[Task brief]: Edit the data below so that "paved road" becomes "asphalt road" everywhere and nothing else changes. Leave out the pictures.

%%

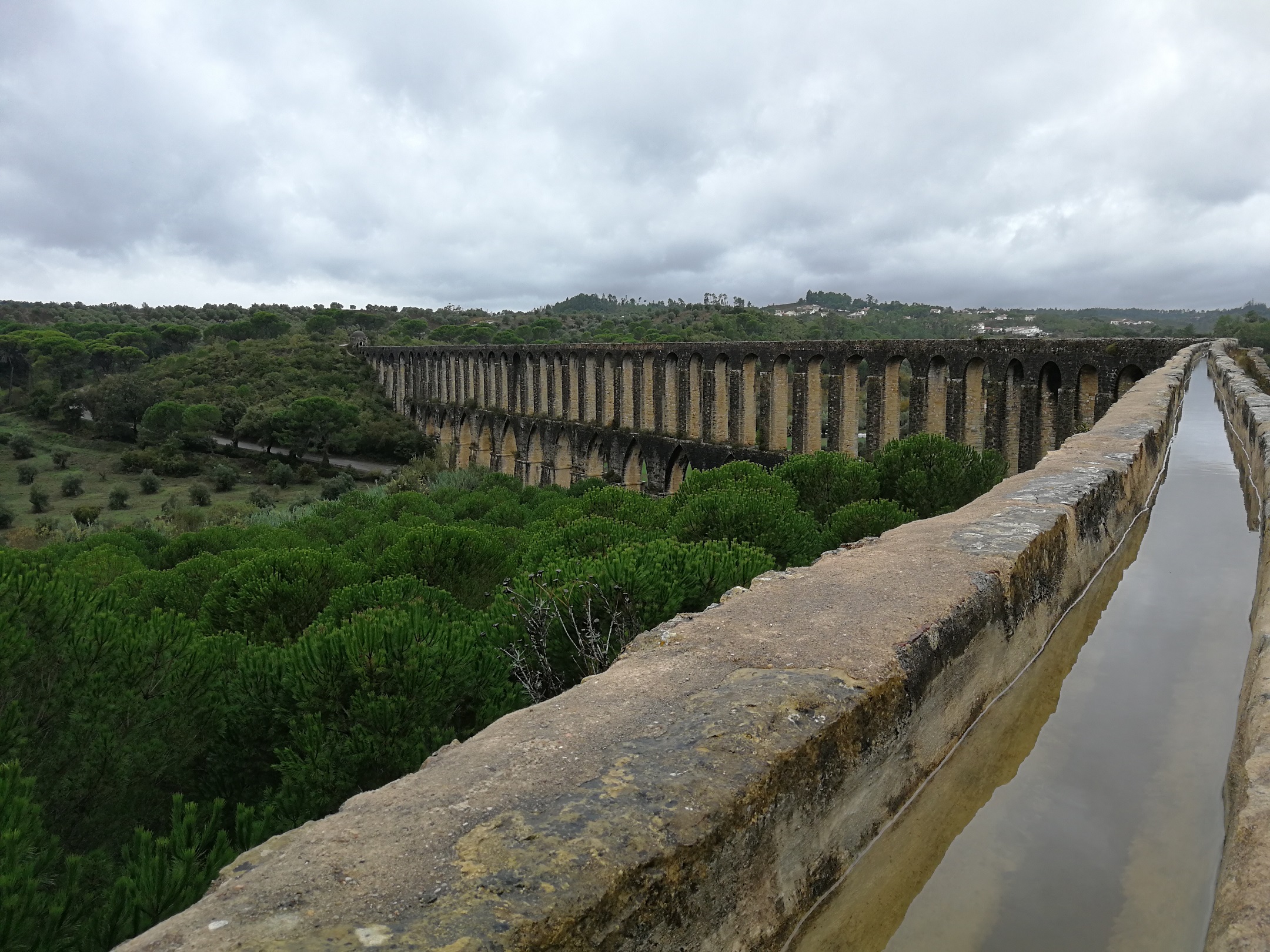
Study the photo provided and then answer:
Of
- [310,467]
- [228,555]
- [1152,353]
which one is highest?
[1152,353]

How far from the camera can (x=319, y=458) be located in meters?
41.3

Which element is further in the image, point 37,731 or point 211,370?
point 211,370

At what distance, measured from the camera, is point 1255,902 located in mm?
1141

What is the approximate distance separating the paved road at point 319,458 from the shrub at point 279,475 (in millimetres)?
3533

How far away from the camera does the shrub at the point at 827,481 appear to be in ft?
24.4

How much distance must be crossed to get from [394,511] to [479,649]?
9.51m

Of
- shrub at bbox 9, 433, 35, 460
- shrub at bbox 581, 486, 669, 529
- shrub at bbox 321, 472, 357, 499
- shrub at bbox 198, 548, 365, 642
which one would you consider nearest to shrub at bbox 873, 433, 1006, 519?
shrub at bbox 581, 486, 669, 529

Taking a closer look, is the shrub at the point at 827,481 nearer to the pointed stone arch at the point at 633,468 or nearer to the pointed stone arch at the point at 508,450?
the pointed stone arch at the point at 633,468

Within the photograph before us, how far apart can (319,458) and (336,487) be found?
833 cm

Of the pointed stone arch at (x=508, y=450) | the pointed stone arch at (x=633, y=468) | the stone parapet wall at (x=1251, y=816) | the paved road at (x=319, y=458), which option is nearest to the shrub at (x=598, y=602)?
the stone parapet wall at (x=1251, y=816)

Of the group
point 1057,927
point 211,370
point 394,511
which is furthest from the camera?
point 211,370

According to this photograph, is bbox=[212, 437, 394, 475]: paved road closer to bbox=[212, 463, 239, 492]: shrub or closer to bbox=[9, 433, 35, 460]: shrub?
bbox=[212, 463, 239, 492]: shrub

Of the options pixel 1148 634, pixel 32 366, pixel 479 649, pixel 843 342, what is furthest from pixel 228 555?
pixel 32 366

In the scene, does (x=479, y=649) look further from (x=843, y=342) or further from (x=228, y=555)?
(x=843, y=342)
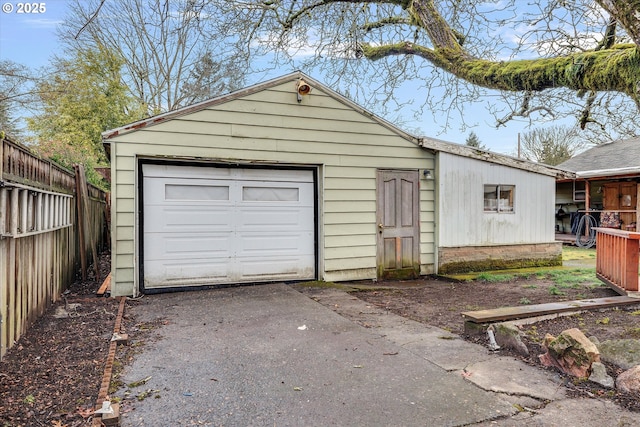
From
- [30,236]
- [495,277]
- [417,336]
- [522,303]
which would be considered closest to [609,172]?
[495,277]

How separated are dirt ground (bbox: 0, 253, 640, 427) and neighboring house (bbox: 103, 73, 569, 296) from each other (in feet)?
2.59

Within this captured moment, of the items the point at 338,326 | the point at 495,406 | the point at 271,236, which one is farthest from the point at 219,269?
the point at 495,406

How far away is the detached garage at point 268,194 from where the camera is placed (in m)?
6.01

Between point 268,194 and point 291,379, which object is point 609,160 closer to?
point 268,194

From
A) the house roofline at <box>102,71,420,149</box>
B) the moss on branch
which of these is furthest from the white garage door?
the moss on branch

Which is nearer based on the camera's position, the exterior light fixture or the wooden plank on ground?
the wooden plank on ground

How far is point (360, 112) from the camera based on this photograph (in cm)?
731

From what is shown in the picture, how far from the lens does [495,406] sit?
2514 millimetres

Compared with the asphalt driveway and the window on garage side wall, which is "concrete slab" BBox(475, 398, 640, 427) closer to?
the asphalt driveway

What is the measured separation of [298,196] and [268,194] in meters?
0.54

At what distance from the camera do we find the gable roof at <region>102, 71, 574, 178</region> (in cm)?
588

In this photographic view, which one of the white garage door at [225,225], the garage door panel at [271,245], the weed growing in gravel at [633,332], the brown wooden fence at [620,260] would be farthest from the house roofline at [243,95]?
the weed growing in gravel at [633,332]

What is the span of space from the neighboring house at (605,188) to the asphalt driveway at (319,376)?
473 inches

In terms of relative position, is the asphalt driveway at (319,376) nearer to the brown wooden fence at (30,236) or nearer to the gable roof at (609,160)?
the brown wooden fence at (30,236)
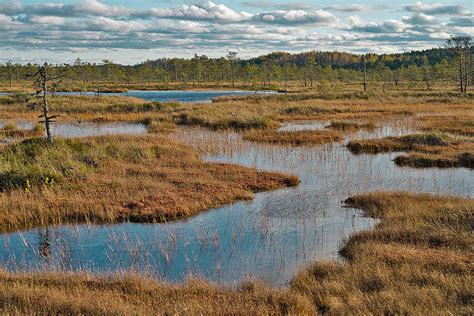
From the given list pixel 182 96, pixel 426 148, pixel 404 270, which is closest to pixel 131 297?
pixel 404 270

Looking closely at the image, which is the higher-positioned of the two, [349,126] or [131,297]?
[349,126]

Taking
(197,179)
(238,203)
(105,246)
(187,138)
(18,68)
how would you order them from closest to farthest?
(105,246) < (238,203) < (197,179) < (187,138) < (18,68)

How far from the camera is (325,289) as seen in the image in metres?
9.58

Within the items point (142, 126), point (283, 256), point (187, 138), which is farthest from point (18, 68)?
point (283, 256)

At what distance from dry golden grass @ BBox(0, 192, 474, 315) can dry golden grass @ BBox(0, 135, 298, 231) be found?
19.2ft

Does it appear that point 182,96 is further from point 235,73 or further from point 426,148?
point 426,148

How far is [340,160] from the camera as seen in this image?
26.4 m

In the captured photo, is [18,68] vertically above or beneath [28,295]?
above

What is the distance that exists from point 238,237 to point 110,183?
723 cm

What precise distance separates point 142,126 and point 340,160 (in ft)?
72.7

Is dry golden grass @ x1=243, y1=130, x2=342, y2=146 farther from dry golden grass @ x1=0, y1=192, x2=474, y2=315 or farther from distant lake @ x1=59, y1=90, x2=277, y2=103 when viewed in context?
distant lake @ x1=59, y1=90, x2=277, y2=103

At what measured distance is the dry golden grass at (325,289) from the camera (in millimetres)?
8422

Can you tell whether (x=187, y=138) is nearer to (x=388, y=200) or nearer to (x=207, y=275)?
(x=388, y=200)

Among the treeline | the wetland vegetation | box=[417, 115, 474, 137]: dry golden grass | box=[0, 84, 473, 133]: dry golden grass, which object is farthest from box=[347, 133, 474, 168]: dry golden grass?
the treeline
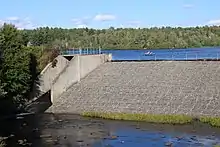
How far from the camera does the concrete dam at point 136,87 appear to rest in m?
39.9

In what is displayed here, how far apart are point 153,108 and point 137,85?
17.8 feet

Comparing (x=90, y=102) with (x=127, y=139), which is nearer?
(x=127, y=139)

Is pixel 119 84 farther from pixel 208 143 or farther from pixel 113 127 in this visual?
pixel 208 143

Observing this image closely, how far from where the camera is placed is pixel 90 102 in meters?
43.9

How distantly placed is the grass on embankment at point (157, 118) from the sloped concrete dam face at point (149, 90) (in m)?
1.23

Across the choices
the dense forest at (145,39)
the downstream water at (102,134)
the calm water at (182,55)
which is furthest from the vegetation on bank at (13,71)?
the dense forest at (145,39)

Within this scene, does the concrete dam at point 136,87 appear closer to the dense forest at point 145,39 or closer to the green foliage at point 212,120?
the green foliage at point 212,120

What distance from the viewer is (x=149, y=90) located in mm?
43344

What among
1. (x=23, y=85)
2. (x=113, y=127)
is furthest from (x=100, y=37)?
(x=113, y=127)

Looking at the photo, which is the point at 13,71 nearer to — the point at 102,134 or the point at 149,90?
the point at 102,134

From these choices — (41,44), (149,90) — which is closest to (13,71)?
(149,90)

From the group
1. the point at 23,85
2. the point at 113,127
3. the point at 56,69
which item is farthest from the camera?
the point at 56,69

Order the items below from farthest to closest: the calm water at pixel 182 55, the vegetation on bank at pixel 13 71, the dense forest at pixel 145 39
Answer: the dense forest at pixel 145 39
the calm water at pixel 182 55
the vegetation on bank at pixel 13 71

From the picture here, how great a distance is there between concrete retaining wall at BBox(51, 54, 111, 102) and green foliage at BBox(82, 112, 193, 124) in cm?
728
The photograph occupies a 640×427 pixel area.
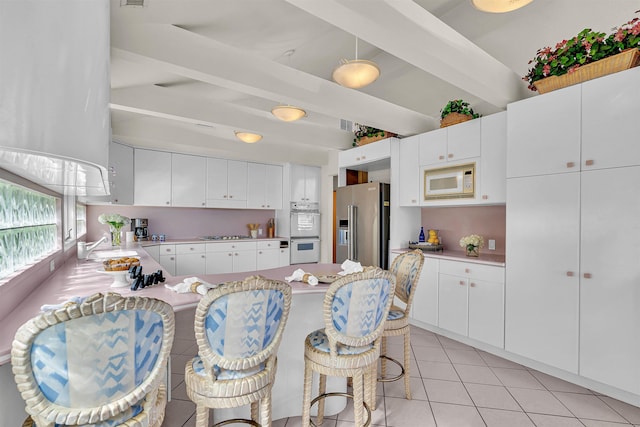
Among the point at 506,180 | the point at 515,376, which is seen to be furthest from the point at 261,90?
the point at 515,376

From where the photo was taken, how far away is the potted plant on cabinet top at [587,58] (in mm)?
2225

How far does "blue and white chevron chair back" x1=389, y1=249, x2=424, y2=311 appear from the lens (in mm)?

%%

[Result]:
Study the photo provided and then answer:
Of
- [310,467]
- [228,555]
- [1152,353]
which one is highest?
[1152,353]

How far from the camera can (x=319, y=458) be located in meters?
41.3

Which element is further in the image, point 37,731 or point 211,370?
point 211,370

At what distance, measured from the camera, is point 1255,902 located in mm?
1141

What is the approximate distance separating the asphalt road at point 319,458 from the shrub at point 279,475 (in millimetres)?
3533

How far away from the camera does the shrub at the point at 827,481 appear to be in ft?
24.4

How much distance must be crossed to get from [394,511] to [479,649]?
9.51m

Of
- shrub at bbox 9, 433, 35, 460
- shrub at bbox 581, 486, 669, 529
- shrub at bbox 321, 472, 357, 499
- shrub at bbox 198, 548, 365, 642
which one would you consider nearest to shrub at bbox 873, 433, 1006, 519?
shrub at bbox 581, 486, 669, 529

Taking a closer look, is the shrub at the point at 827,481 nearer to the pointed stone arch at the point at 633,468 or nearer to the pointed stone arch at the point at 508,450?
the pointed stone arch at the point at 633,468

Within the photograph before us, how far apart can (319,458) and (336,487) be found?
833 cm

Of the pointed stone arch at (x=508, y=450) | the pointed stone arch at (x=633, y=468) | the stone parapet wall at (x=1251, y=816) | the asphalt road at (x=319, y=458), which option is nearest to the shrub at (x=598, y=602)?
the stone parapet wall at (x=1251, y=816)

Of the group
point 1057,927
point 211,370
point 394,511
which is furthest from the camera?
point 211,370

According to this photograph, is bbox=[212, 437, 394, 475]: asphalt road closer to bbox=[212, 463, 239, 492]: shrub or closer to bbox=[9, 433, 35, 460]: shrub?
bbox=[212, 463, 239, 492]: shrub

Of the options pixel 1148 634, pixel 32 366, pixel 479 649, pixel 843 342, what is furthest from pixel 228 555?
pixel 32 366

In the scene, does (x=479, y=649) look further from (x=843, y=342) or further from (x=228, y=555)?
(x=843, y=342)
From
- [30,236]
- [495,277]
- [417,336]
- [522,303]
which would be considered closest to [609,172]?
[495,277]

How separated are dirt ground (bbox: 0, 253, 640, 427) and neighboring house (bbox: 103, 73, 569, 296) from each other (in feet)?
2.59

Within this captured moment, of the items the point at 338,326 | the point at 495,406 | the point at 271,236, which one is farthest from the point at 219,269?
the point at 495,406

How far away is the detached garage at point 268,194 from where the camera is placed (in m)?
6.01

Between point 268,194 and point 291,379, which object is point 609,160 closer to?
point 268,194

From
A) the house roofline at <box>102,71,420,149</box>
B) the moss on branch
which of these is furthest from the white garage door?
the moss on branch

Which is nearer based on the camera's position, the exterior light fixture or the wooden plank on ground?
the wooden plank on ground

How far is point (360, 112) from the camera based on this photograph (in cm)?
731

From what is shown in the picture, how far from the lens does [495,406] sit?
2514 millimetres

Compared with the asphalt driveway and the window on garage side wall, which is "concrete slab" BBox(475, 398, 640, 427) closer to?
the asphalt driveway

What is the measured separation of [298,196] and [268,194] in meters?
0.54

At what distance from the camera do we find the gable roof at <region>102, 71, 574, 178</region> (in cm)?
588

In this photographic view, which one of the white garage door at [225,225], the garage door panel at [271,245], the weed growing in gravel at [633,332], the brown wooden fence at [620,260] would be farthest from the house roofline at [243,95]?
the weed growing in gravel at [633,332]

What is the span of space from the neighboring house at (605,188) to the asphalt driveway at (319,376)?
473 inches

In terms of relative position, is the asphalt driveway at (319,376) nearer to the brown wooden fence at (30,236) or nearer to the gable roof at (609,160)?
the brown wooden fence at (30,236)
From the given list pixel 182 96, pixel 426 148, pixel 404 270, which is closest to pixel 131 297?
pixel 404 270

Looking closely at the image, which is the higher-positioned of the two, [349,126] or [131,297]?
[349,126]

Taking
(197,179)
(238,203)
(105,246)
(187,138)
(18,68)
how would you order them from closest to farthest?
(105,246) < (238,203) < (197,179) < (187,138) < (18,68)

How far from the camera is (325,289) as seen in the image in metres?
9.58

Within the items point (142, 126), point (283, 256), point (187, 138), which is farthest from point (18, 68)?
point (283, 256)

At what distance from dry golden grass @ BBox(0, 192, 474, 315) can dry golden grass @ BBox(0, 135, 298, 231) be found?
19.2ft

Does it appear that point 182,96 is further from point 235,73 or further from point 426,148?
point 426,148

How far is [340,160] from the camera as seen in this image?
26.4 m

In the captured photo, is [18,68] vertically above or beneath [28,295]?
above

What is the distance that exists from point 238,237 to point 110,183?
723 cm

What precise distance separates point 142,126 and point 340,160 (in ft)?
72.7

Is dry golden grass @ x1=243, y1=130, x2=342, y2=146 farther from dry golden grass @ x1=0, y1=192, x2=474, y2=315 or farther from distant lake @ x1=59, y1=90, x2=277, y2=103 when viewed in context?
distant lake @ x1=59, y1=90, x2=277, y2=103

At what measured distance is the dry golden grass at (325,289) from the camera (in millimetres)?
8422

Can you tell whether (x=187, y=138) is nearer to (x=388, y=200) or nearer to (x=207, y=275)?
(x=388, y=200)

Among the treeline | the wetland vegetation | box=[417, 115, 474, 137]: dry golden grass | box=[0, 84, 473, 133]: dry golden grass, which object is farthest from box=[347, 133, 474, 168]: dry golden grass?
the treeline
How far from the camera does the concrete dam at point 136,87 appear to rest in m?
39.9

In what is displayed here, how far apart are point 153,108 and point 137,85?
17.8 feet

Comparing (x=90, y=102) with (x=127, y=139), which is nearer?
(x=127, y=139)

Is pixel 119 84 farther from pixel 208 143 or farther from pixel 113 127 in this visual?
pixel 208 143

Observing this image closely, how far from where the camera is placed is pixel 90 102 in meters?
43.9

How distantly placed is the grass on embankment at point (157, 118) from the sloped concrete dam face at point (149, 90) (in m)?
1.23

Across the choices
the dense forest at (145,39)
the downstream water at (102,134)
the calm water at (182,55)
which is furthest from the vegetation on bank at (13,71)?
the dense forest at (145,39)

Within this scene, does the concrete dam at point 136,87 appear closer to the dense forest at point 145,39 or closer to the green foliage at point 212,120?
the green foliage at point 212,120

What distance from the viewer is (x=149, y=90) located in mm?
43344

What among
1. (x=23, y=85)
2. (x=113, y=127)
is furthest from (x=100, y=37)?
(x=113, y=127)

Looking at the photo, which is the point at 13,71 nearer to — the point at 102,134 or the point at 149,90?
the point at 102,134

From these choices — (41,44), (149,90) — which is closest to (13,71)?
(149,90)

From the group
1. the point at 23,85
2. the point at 113,127
3. the point at 56,69
which item is farthest from the camera?
the point at 56,69

Order the items below from farthest to closest: the calm water at pixel 182 55, the vegetation on bank at pixel 13 71, the dense forest at pixel 145 39
Answer: the dense forest at pixel 145 39
the calm water at pixel 182 55
the vegetation on bank at pixel 13 71

From the picture here, how great a distance is there between concrete retaining wall at BBox(51, 54, 111, 102) and green foliage at BBox(82, 112, 193, 124) in cm?
728
The photograph occupies a 640×427 pixel area.
Among the point at 506,180 | the point at 515,376, which is seen to be furthest from the point at 261,90?
the point at 515,376

From where the photo was taken, how far away is the potted plant on cabinet top at [587,58] (in mm)?
2225

How far does "blue and white chevron chair back" x1=389, y1=249, x2=424, y2=311 appear from the lens (in mm)?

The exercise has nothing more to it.